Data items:
··········

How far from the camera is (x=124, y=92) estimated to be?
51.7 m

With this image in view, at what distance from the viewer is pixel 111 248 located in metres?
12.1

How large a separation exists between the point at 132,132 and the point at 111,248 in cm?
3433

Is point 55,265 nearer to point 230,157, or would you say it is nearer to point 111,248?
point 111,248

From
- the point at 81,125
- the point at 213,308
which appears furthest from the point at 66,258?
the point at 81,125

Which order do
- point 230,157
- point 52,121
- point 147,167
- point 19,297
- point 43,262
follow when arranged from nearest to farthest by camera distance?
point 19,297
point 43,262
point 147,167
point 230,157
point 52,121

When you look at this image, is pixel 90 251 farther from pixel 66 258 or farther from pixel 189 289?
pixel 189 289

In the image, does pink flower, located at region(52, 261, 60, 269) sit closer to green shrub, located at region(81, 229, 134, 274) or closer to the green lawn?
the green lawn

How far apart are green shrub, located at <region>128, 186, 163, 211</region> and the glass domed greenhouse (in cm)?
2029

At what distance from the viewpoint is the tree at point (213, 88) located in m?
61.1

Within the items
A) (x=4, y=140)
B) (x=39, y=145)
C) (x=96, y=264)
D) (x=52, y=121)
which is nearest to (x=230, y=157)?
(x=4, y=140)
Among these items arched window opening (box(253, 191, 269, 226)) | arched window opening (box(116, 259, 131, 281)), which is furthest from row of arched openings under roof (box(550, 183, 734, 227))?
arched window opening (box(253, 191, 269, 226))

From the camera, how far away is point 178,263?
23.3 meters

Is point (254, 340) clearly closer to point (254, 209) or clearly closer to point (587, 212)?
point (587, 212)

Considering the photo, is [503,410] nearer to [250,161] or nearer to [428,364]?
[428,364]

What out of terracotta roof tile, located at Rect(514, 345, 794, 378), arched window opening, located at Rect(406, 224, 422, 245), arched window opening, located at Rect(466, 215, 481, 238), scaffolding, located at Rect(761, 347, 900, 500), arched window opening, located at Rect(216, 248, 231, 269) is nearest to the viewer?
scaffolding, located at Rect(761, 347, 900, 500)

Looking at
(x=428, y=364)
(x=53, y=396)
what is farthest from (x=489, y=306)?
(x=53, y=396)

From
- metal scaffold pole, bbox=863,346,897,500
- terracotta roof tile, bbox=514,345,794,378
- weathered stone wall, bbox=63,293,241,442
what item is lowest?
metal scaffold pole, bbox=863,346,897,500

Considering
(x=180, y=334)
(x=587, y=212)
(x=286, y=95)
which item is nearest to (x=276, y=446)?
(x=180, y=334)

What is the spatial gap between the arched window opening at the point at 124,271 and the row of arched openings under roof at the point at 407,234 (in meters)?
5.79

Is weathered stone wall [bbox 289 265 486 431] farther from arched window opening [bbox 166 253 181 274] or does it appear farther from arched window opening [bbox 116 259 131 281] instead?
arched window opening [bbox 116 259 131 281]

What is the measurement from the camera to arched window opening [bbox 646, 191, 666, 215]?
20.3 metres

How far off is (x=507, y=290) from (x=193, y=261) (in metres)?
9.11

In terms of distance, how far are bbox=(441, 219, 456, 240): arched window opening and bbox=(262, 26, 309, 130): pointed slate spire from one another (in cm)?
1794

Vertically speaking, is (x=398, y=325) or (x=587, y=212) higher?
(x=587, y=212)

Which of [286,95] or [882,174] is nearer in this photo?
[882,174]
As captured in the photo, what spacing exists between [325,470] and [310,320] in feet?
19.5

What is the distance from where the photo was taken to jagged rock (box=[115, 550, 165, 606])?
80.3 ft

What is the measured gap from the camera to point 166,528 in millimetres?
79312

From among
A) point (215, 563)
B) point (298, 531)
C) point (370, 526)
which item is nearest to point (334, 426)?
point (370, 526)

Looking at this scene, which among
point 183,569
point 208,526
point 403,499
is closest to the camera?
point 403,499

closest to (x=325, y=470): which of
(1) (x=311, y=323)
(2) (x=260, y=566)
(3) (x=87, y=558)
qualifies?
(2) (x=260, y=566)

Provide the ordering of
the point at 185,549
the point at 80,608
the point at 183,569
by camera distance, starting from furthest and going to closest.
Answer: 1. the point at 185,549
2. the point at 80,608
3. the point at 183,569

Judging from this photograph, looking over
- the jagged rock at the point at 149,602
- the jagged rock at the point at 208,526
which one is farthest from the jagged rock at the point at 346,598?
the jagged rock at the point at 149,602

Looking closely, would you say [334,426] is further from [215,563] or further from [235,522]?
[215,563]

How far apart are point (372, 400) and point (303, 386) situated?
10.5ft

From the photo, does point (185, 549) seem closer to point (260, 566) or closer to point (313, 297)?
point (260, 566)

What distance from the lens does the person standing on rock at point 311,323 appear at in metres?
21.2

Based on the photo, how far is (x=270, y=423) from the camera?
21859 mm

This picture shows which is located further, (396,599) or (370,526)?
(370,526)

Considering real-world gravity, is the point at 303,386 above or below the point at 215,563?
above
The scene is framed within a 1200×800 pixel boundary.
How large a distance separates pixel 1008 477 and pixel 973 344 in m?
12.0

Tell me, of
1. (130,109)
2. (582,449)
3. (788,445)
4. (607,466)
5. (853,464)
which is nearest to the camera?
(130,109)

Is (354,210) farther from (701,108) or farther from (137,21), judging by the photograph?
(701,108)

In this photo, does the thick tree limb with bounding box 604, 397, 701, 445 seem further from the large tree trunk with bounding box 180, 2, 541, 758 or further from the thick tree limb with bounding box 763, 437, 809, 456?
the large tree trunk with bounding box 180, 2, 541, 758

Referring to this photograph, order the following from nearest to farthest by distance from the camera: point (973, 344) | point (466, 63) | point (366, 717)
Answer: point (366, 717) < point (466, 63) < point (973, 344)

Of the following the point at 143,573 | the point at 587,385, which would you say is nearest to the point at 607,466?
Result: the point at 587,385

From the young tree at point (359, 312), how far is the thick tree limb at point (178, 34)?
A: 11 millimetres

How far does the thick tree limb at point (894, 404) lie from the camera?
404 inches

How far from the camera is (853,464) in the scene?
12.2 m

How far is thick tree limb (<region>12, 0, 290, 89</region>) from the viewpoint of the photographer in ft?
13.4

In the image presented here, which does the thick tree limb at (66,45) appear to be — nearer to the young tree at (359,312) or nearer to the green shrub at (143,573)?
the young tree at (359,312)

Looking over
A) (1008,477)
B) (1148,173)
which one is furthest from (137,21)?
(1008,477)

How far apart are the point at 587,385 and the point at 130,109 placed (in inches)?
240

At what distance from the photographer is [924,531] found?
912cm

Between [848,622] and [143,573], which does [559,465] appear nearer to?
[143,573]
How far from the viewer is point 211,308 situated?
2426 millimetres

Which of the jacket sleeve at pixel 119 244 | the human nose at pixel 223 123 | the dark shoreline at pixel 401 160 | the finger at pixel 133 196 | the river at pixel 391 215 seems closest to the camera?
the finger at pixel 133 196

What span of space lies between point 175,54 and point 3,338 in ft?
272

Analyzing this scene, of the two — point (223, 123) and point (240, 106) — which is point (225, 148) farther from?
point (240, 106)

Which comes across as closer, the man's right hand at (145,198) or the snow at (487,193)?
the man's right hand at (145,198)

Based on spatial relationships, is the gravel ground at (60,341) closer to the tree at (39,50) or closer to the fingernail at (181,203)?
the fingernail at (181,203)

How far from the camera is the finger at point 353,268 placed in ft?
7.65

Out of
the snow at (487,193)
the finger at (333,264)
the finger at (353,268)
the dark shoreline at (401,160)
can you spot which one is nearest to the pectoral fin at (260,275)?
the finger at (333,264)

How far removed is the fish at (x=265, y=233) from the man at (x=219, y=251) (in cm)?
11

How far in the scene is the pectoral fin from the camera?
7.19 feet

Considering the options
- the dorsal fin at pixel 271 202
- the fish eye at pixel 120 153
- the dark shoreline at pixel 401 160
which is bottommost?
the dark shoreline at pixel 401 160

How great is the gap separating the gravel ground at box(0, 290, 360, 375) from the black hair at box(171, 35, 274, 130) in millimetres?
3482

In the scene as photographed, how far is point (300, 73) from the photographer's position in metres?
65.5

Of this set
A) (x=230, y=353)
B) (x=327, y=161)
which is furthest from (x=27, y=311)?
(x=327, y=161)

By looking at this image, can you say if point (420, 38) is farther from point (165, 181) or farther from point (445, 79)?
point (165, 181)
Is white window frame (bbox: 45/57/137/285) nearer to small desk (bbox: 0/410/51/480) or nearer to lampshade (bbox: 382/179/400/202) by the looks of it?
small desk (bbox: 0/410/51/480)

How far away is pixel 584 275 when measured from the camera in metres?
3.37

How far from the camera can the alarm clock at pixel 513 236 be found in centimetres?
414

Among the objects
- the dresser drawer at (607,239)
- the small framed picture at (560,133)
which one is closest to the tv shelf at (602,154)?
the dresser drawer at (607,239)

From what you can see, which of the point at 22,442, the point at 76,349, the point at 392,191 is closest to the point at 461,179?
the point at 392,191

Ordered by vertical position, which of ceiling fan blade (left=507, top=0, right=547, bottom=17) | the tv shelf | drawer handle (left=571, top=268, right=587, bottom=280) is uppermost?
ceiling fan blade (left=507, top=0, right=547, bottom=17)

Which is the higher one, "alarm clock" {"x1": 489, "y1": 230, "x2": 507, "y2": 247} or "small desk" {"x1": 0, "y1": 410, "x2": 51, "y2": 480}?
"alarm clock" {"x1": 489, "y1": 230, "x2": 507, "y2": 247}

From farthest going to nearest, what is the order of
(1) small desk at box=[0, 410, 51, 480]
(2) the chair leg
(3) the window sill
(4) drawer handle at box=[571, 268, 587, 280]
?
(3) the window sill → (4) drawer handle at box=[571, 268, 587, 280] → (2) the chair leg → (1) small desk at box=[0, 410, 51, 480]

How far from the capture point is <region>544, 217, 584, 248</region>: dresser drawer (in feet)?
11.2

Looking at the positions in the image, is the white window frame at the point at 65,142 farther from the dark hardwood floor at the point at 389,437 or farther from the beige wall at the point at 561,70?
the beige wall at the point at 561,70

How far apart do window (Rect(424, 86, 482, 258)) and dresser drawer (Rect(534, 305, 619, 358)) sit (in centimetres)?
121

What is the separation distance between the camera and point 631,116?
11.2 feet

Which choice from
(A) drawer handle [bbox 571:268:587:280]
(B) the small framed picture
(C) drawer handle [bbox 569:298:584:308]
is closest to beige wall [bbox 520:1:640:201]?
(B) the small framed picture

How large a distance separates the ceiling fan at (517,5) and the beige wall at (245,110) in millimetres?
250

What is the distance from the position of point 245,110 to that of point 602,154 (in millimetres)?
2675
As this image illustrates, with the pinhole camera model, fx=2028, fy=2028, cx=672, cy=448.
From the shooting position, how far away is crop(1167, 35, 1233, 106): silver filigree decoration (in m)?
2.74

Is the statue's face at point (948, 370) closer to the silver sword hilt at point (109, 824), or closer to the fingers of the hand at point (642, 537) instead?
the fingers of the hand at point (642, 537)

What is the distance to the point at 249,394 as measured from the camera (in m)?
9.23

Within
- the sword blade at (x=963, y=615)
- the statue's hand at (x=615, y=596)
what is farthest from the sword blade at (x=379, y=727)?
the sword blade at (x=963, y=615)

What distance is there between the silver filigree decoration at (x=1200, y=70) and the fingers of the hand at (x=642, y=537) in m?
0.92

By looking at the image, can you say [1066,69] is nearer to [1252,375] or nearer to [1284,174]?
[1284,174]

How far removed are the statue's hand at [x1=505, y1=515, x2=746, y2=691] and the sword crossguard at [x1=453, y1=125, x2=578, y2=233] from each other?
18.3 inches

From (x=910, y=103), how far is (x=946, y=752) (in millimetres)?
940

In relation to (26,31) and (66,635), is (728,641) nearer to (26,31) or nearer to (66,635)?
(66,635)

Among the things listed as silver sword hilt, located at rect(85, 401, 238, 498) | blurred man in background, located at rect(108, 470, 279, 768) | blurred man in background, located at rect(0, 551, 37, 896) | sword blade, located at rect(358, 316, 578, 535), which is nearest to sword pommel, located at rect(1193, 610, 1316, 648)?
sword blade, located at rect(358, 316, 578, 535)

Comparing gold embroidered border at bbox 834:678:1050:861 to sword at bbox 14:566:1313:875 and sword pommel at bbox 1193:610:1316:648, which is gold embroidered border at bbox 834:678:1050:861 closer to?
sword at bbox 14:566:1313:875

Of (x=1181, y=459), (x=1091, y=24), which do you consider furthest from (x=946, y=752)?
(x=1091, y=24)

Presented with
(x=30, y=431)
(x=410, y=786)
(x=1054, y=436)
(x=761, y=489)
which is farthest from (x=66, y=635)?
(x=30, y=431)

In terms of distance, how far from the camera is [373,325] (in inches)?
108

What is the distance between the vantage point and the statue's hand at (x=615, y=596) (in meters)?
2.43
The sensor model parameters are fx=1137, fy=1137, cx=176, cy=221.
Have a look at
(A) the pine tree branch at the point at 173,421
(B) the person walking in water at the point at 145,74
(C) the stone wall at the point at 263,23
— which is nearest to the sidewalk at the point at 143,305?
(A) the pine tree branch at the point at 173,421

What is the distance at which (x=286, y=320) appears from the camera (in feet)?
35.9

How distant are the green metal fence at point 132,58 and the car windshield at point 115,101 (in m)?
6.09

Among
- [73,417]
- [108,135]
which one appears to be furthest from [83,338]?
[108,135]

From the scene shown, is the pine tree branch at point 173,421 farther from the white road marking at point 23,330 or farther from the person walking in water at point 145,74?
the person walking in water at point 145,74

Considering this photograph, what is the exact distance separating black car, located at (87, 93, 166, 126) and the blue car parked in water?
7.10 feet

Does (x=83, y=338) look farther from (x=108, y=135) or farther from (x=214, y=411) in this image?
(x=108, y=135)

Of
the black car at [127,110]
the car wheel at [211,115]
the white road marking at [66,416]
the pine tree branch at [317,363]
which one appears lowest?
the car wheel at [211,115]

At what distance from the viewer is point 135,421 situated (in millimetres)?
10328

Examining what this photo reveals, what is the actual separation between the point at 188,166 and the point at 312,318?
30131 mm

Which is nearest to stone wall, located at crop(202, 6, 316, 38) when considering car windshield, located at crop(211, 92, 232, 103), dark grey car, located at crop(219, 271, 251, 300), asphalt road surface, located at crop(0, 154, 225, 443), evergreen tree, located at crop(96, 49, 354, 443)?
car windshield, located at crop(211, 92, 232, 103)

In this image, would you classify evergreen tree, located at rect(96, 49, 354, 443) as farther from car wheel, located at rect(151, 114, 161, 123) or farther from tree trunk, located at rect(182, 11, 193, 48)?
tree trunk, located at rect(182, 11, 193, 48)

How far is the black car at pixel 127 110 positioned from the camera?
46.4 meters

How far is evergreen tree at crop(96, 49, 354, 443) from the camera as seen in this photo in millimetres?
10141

··········

Set task: Starting at the line that contains "In this image, would", write out every line to the end of the entries, exactly as given.

Exercise result:
In this image, would you classify evergreen tree, located at rect(96, 49, 354, 443) as farther from car wheel, located at rect(151, 114, 161, 123) or farther from tree trunk, located at rect(182, 11, 193, 48)?
tree trunk, located at rect(182, 11, 193, 48)

How far is the black car at pixel 127 110 positioned from the camera?
46.4 meters

How far is evergreen tree at crop(96, 49, 354, 443) from the camera as seen in this photo in millimetres?
10141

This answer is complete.